The firm’s Rehab DTx platform provides therapists with serious digital games that show AI-generated performance data to show how a patient is progressing.
The telerehabilitation service has helped a number of patients while freeing up time for clinicians while allowing them to roll out the services to a high number of patients.
Crucially during the pandemic it has opened up opportunities for in-hospital and home-base care.
Following this is the Neuro DTx, which allows clinicians to prescribe specialist software to patients that promotes repair and reorganisation in the nervous system after disease or injury.
These products are expected to provide MindMaze with ‘exceptional growth’ over the next few years as it looks to expand its presence through strategic partnerships.
Tej Tadi, founder and CEO at the company said: “At MindMaze, we are leading the delivery of digital neurotherapeutics with our groundbreaking solutions for some of the most challenging neurological conditions.”
“We are differentiated in the burgeoning digital therapeutics industry. MindMaze has a global commercial footprint that is generating considerable revenue today and will drive explosive revenue growth in the next years.”
On top of its rehabilitation software, the Swiss-based company also offers AI cloud-based assessment games that can be used to determine a patient’s potential for recovery.
Video games have become a vital asset when it comes to getting patients engaged in their health, as Health Tech World recently covered when looking at BfB Labs’ app that was being used to diagnose anxiety disorders in children.
They also have diagnostic potential, with researchers from the University of Strathclyde creating two new prototype devices that could be used to recognise children suffering from ‘lazy eye.’
A number of leading institutions such as Johns Hopkins University Hospital and Mt.
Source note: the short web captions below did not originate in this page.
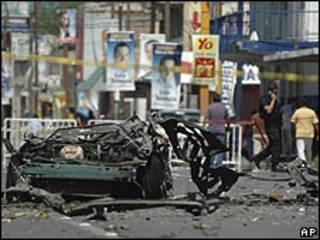 Carro-bomba explodiu no centro de Ciudad Juárez (foto: AP)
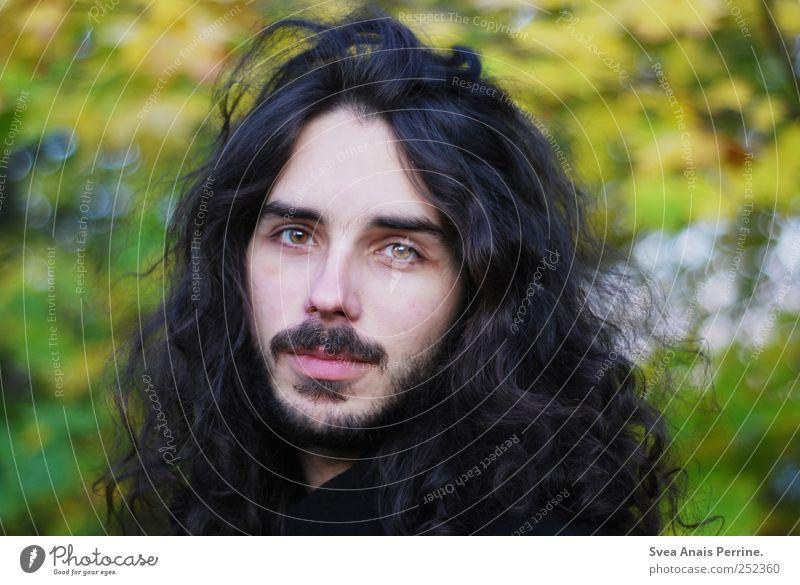 . Junger Mann Jugendliche 1 Mensch 18-30 Jahre Erwachsene Umwelt Haare & Frisuren brünett langhaarig Locken Bart einzigartig Farbfoto Außenaufnahme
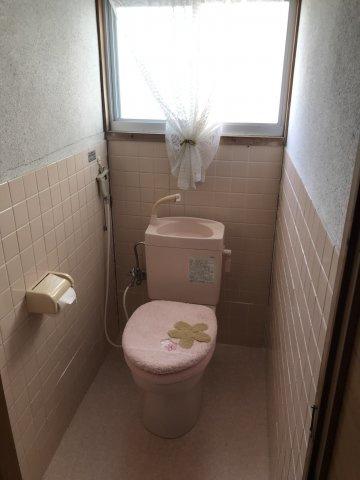 トイレには窓があり明るいですよ♪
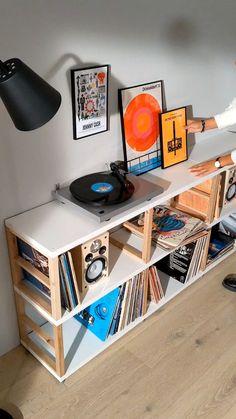 Vinyl Shelf, Vinyl Storage, Lp Storage, Room Ideas Bedroom, Bedroom Decor, Lp Regal, Home Music Rooms, Vinyl Room, Living Room Vinyl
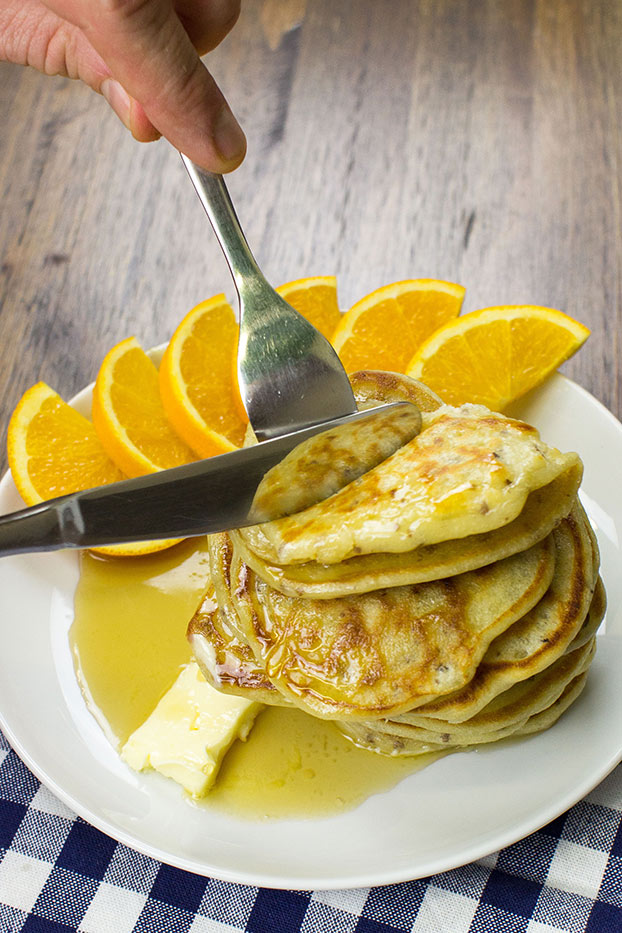 knife and fork cutting pancakes #flour #baking powder | hurrythefoodup.com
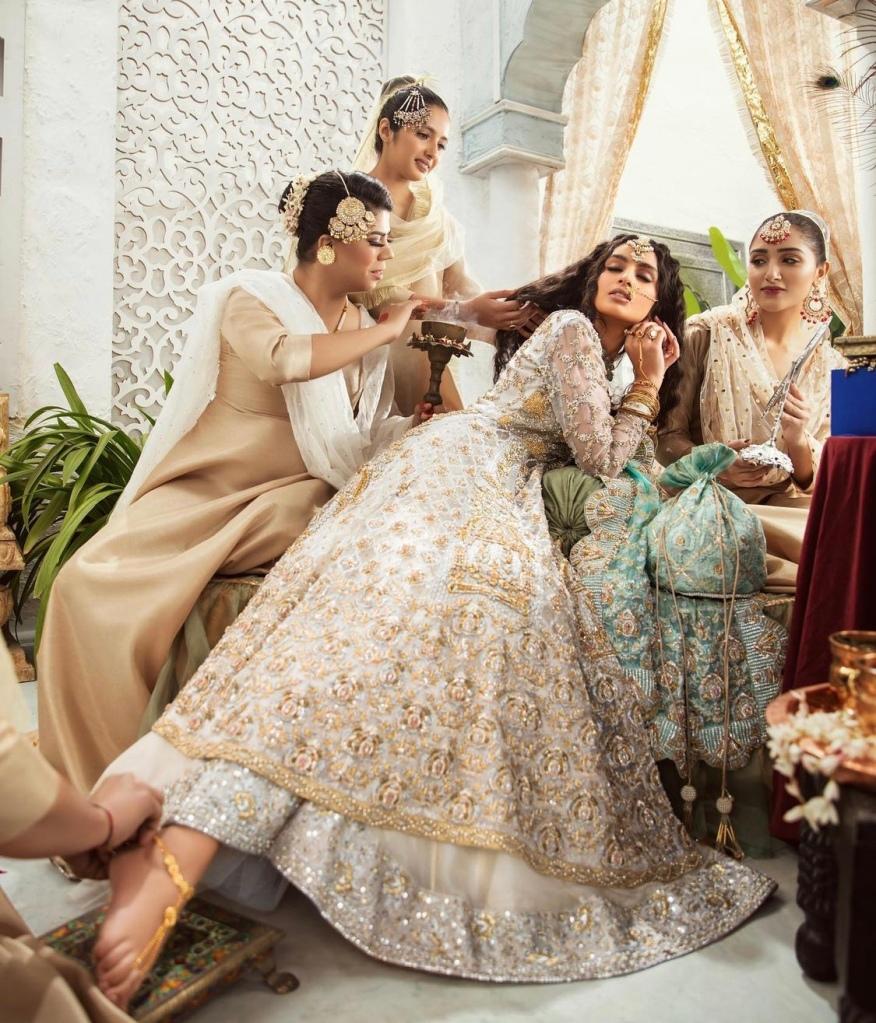 pakistani bridal lehnga outfit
Sinai Health is using the software, which is also available in 20 different countries worldwide.
John Krakauer, Professor of Neurology at Johns Hopkins University and chief medical advisor for the firm, said: “MindMaze products are changing the way patients with neurological conditions are treated, empowering patients and significantly enhancing their clinical outcomes.”
Currently the firm is developing products for eight major neurological conditions, including: stroke, TBI, mild cognitive impairment (MCI), Alzheimer’s, Parkinson’s, autism spectrum disorders, MS and frailty.
Over the next few years MindMaze will work with top academic institutions to develop a body of clinical evidence for its existing products, while also finalising new therapeutic solutions for chronic stroke, PD, and MCI.